AMOUREUX D'UNE IA
Aimer une intelligence artificielle : entre lien simulé, solitude réelle et mutation sociétale
Introduction : une histoire d'amour qui interroge notre époque
En juin 2025, un fait divers rapporté par la presse attire l'attention : Chris Smith, Américain, père de famille et en couple avec sa compagne Sasha, décide de demander en mariage une intelligence artificielle qu’il a lui-même personnalisée. D'abord conçue pour l'aider dans son travail de mixage musical, l'IA — qu’il nomme Sol — devient progressivement son interlocutrice unique, sa confidente, et finalement l’objet de son amour. Sa compagne réelle, délaissée, menace de rompre si cette relation virtuelle persiste. Chris, de son côté, hésite à abandonner Sol, qu’il décrit comme une présence essentielle.

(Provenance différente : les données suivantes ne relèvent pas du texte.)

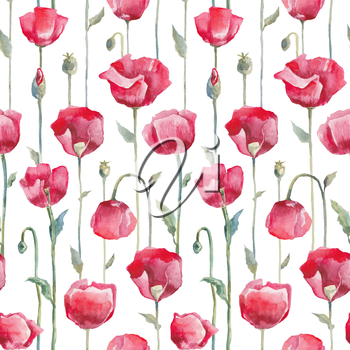 Red poppies on white background. Seamless watercolor floral pattern. Hand Drawn Flowers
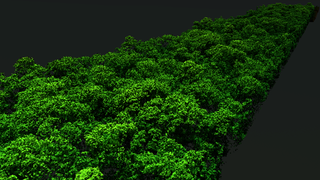 Link to Related Story entitled: A 3D Forest Map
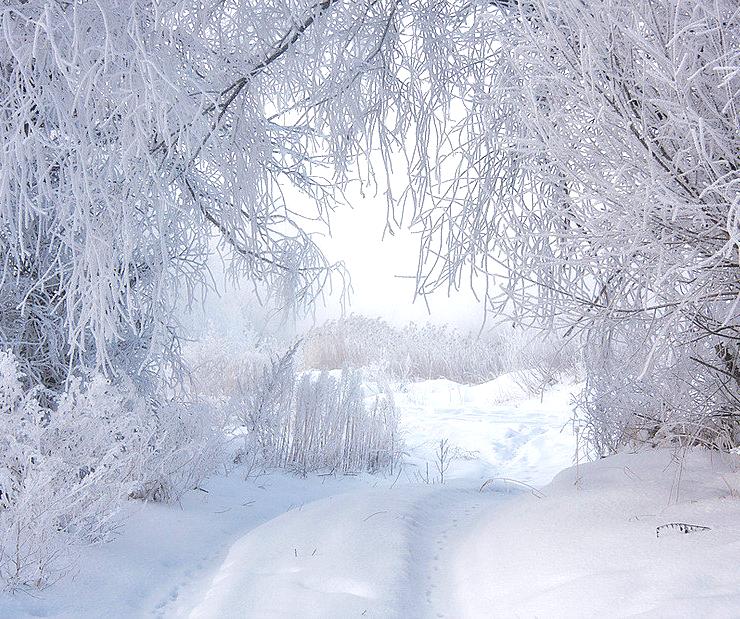 На Калугу обрушился сильный снегопад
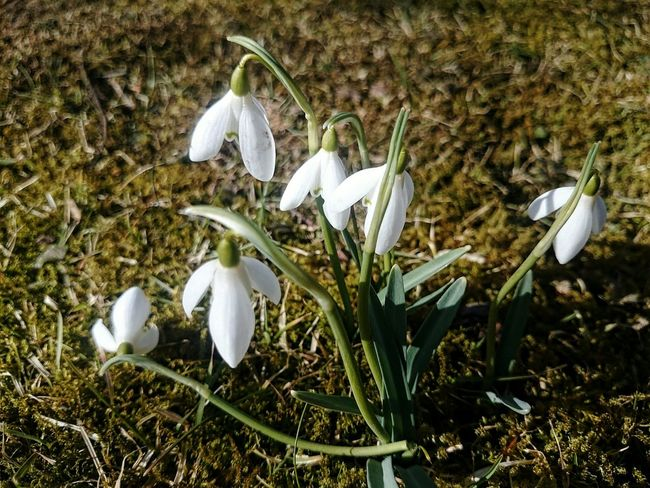 Growth Nature Fragility Plant Grass Flower Field Beauty In Nature No People Snowdrop Freshness Day Flower Head Outdoors Close-up Jönköping Sweden EyeEm Nature Lover Eyeem Market EyeEmBestPics EyeEmNewHere Eye Em Nature Lover EyeEm Best Shots Sony Z2 Photography Z2 Photography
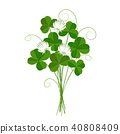 Shamrock or clover bouquet. Vector 40808409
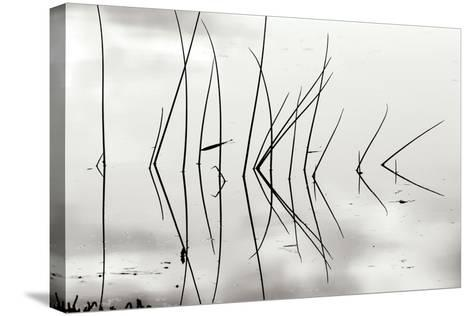 Reeds 1-Lee Peterson-Stretched Canvas Print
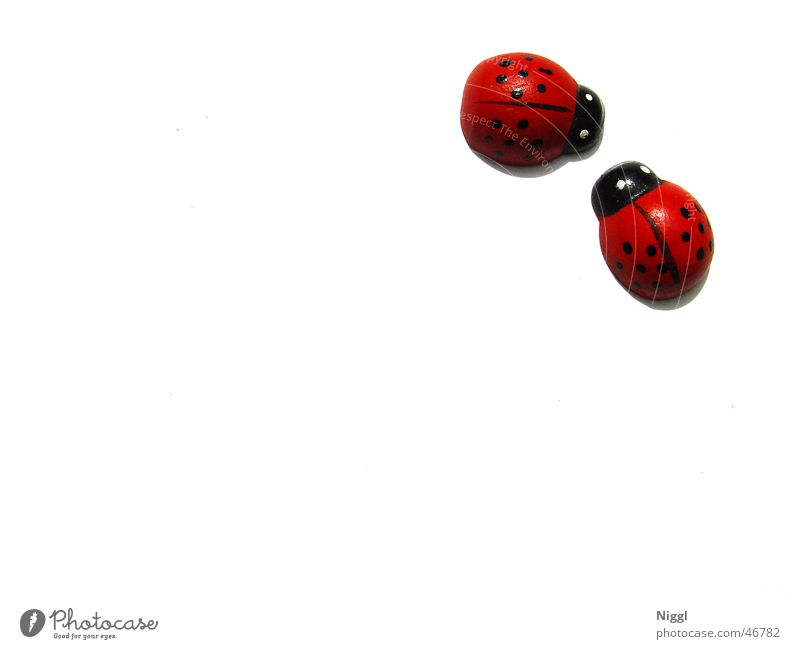 White Red Black Wood Pair of animals In pairs Point Ladybird Wooden figure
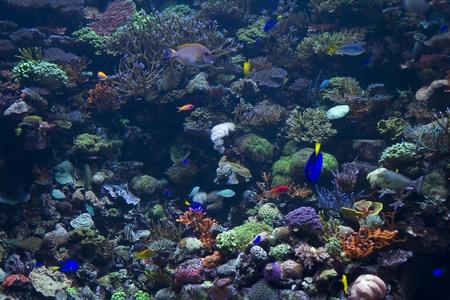 fishtank: fishtank aquarium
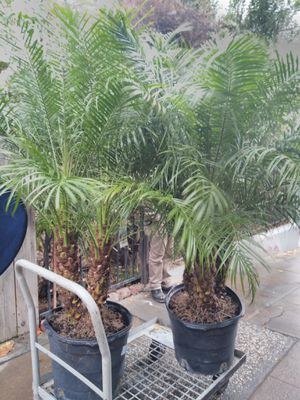 Two pygma date palms 160$ or each 80$ for Sale in San Jose, CA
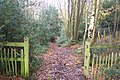 North Downs Way enters Howfield Wood - geograph.org.uk - 1588129.jpg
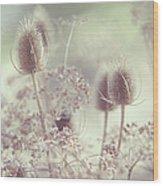Icy Morning. Wild Grass Wood Print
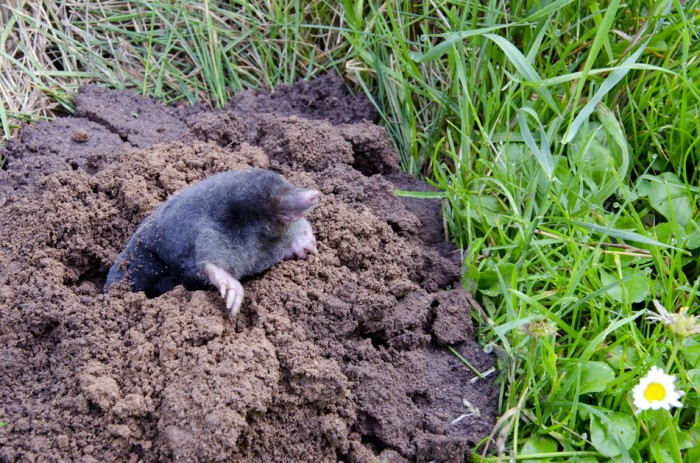 7 Effective Ways To Getting Rid Of Moles In The Yard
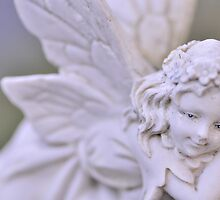 Fairy, As Is by Kim McClain Gregal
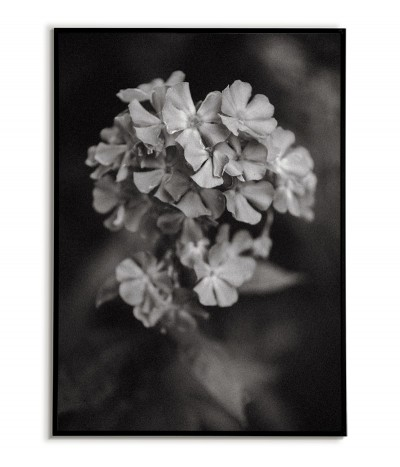 Black and white botanical poster with a hydrangea flower. Wall graphics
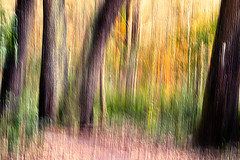 The Manic Forest (klick4) Tags: longexposure blur color forest blury manic
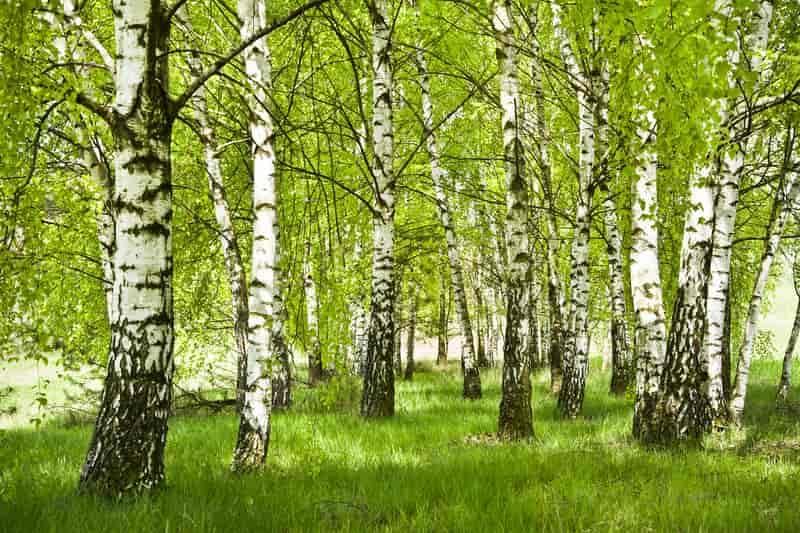 Brzoza rosnąca w lesie liściastym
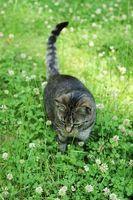 ¿Cuáles son los efectos secundarios de Benadryl en los gatos?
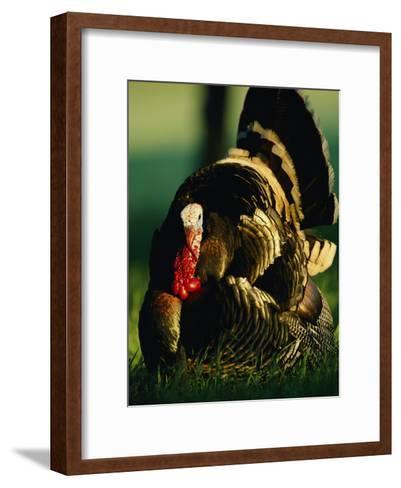 Close View of a Wild Turkey-Joel Sartore-Framed Art Print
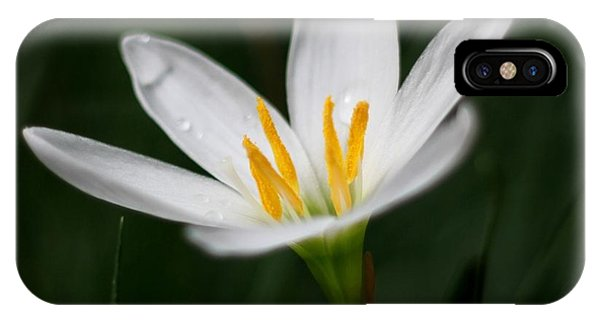 Pure White - Lily IPhone Case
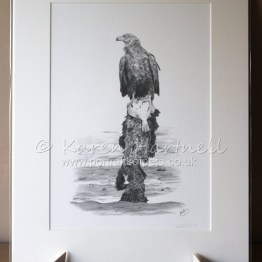 Print White-tailed Eagle Turquoise Z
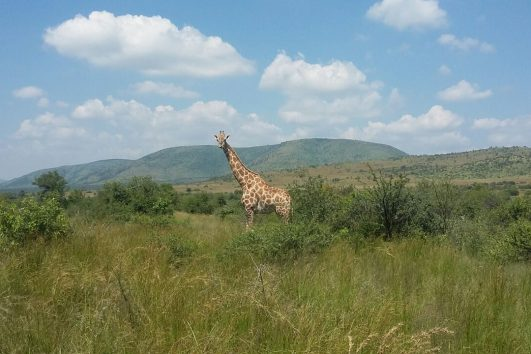 One day safaris from Johannesburg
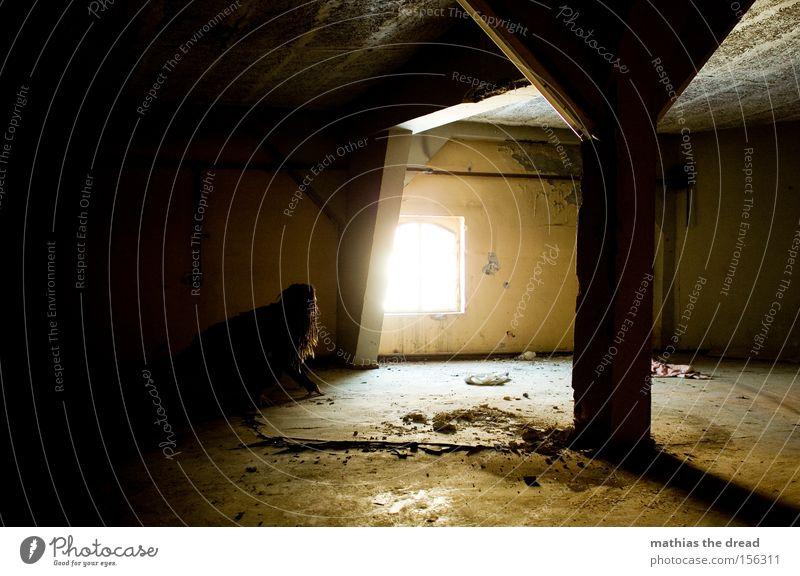 SCHLEICHEKATZE Einsamkeit dunkel schleichen Mann Katze geheimnisvoll Beton schwarz Raum Örtlichkeit Lichtschein schön Loch verfallen Örtlichkeiten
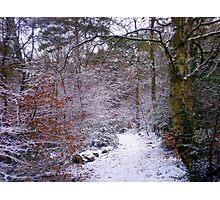 Winter Wonderland, Upton Woods, Poole Photographic Print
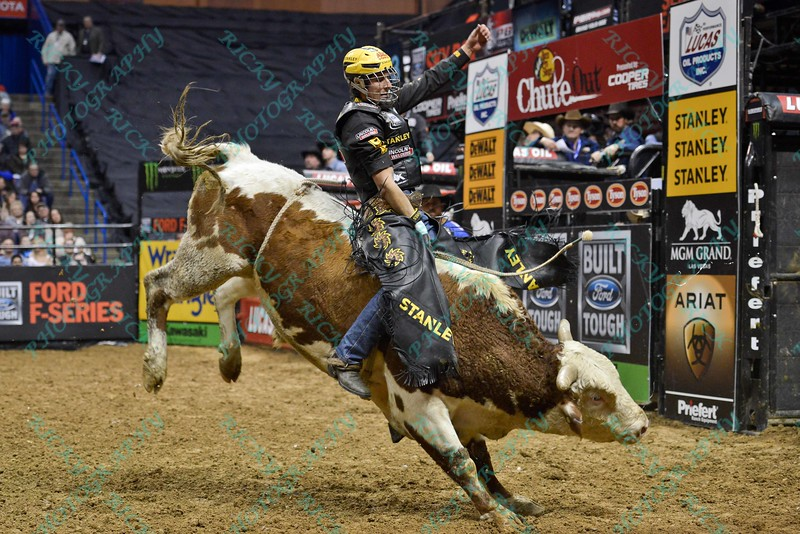 Rider SILVANO ALVES  completes a successful ride on bull XD SPORTS DOUBLE AGENT during the first round at the Professional Bull Riders Built Ford Tough Series, Chute Out presented by Cooper Tires at the Scottrade Center in St. Louis, Missouri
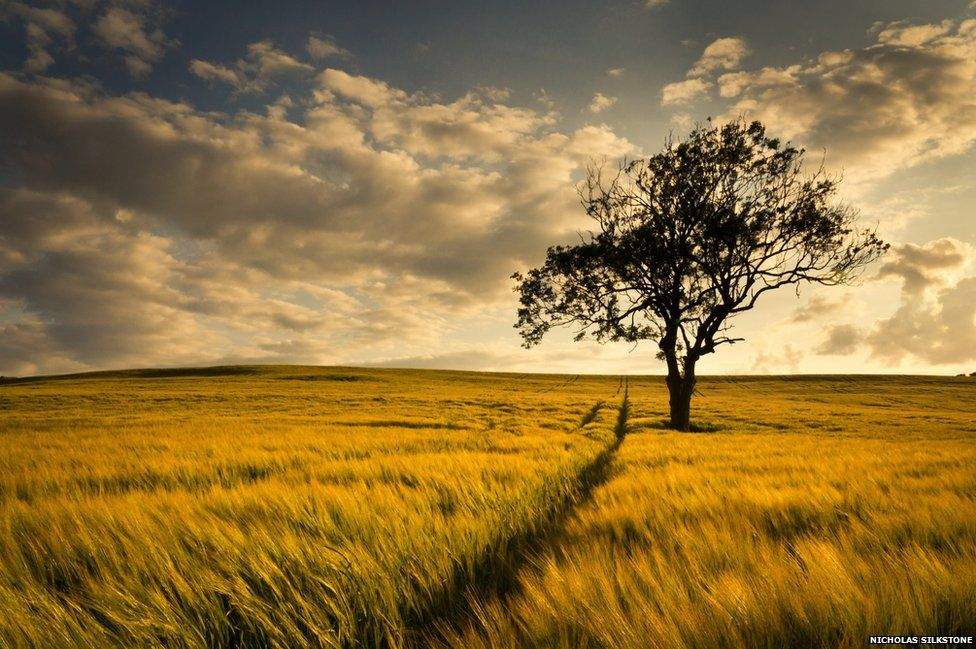 In pictures: Ordnance Survey photo competition - BBC News
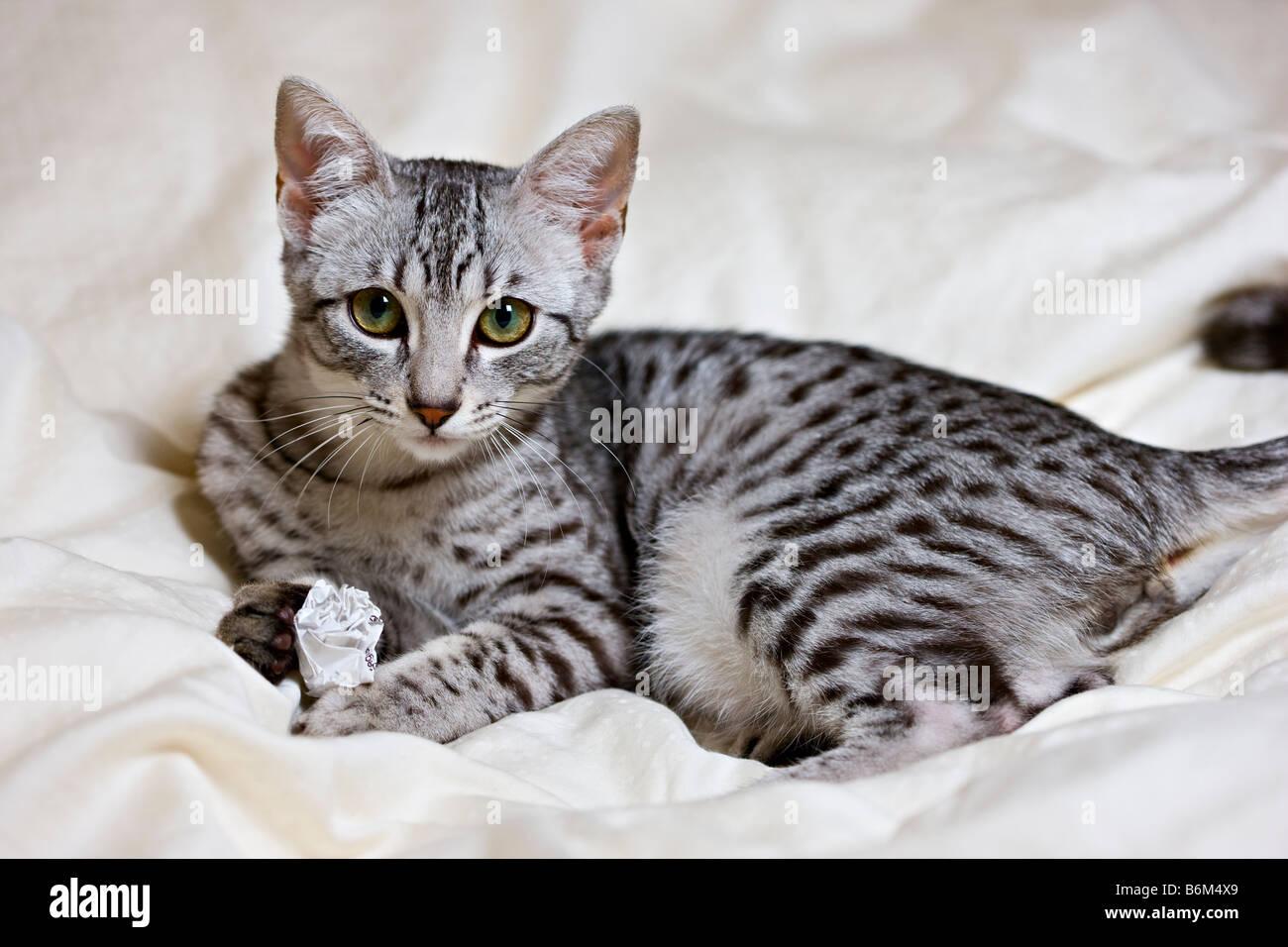 Egyptian Cats Stock Photos & Egyptian Cats Stock Images - Alamy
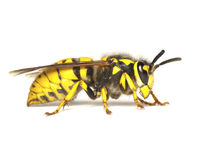 Wasp  on white Stock Photos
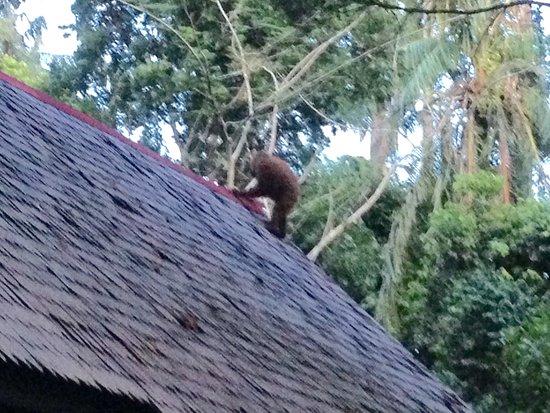 Foto de Sepilok Nature Resort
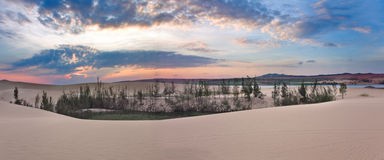 Dune di sabbia bianche su alba, Mui Ne Fotografia Stock Libera da Diritti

Ce triangle amoureux singulier met en lumière une réalité plus large : l’émergence de relations affectives avec des entités non humaines, dans un contexte où les technologies cognitives occupent une place de plus en plus intime dans nos vies. À travers cette situation, il ne s'agit pas de commenter un cas isolé, mais d'interroger une recomposition anthropologique profonde. Que nous dit cet exemple, apparemment anecdotique, sur la redéfinition contemporaine de l’amour, du couple et de la subjectivité à l’ère de la simulation algorithmique ?
Nous analyserons cette situation selon trois axes :
Une lecture psychosociale et technologique de la relation homme-IA
Des cas d’usage concrets illustrant les nouvelles formes de lien affectif numérique
Une ouverture prospective sur les enjeux anthropologiques de ces mutations
I. L'IA comme réponse à la solitude et au désajustement relationnel
1.1. Solitude émotionnelle et logique de substitution affective
Dans un contexte marqué par l’individualisation croissante des trajectoires, la précarité relationnelle, et une pression normative accrue sur la réussite conjugale, l’intelligence artificielle devient le support idéal d’un lien sans heurts. L'exemple de Chris Smith, où l’IA comble un manque affectif non verbalisé au sein du couple réel, met en évidence un phénomène que les sociologues appellent la "substitution compensatoire" : lorsque l’altérité humaine devient trop coûteuse psychiquement, l’individu se tourne vers des interfaces prévisibles et malléables.
Zygmunt Bauman, dans L'amour liquide (2003), décrivait déjà la fragilité des engagements modernes. L’IA, dans ce cadre, apparaît comme un fantasme de stabilité absolue : elle n’oublie pas (ou presque), ne trahit pas, ne souffre pas, ne désire pas ailleurs. Mais cette stabilité est paradoxalement produite par sa désubjectivation radicale : l’IA ne désire que ce qu’on lui programme de désirer.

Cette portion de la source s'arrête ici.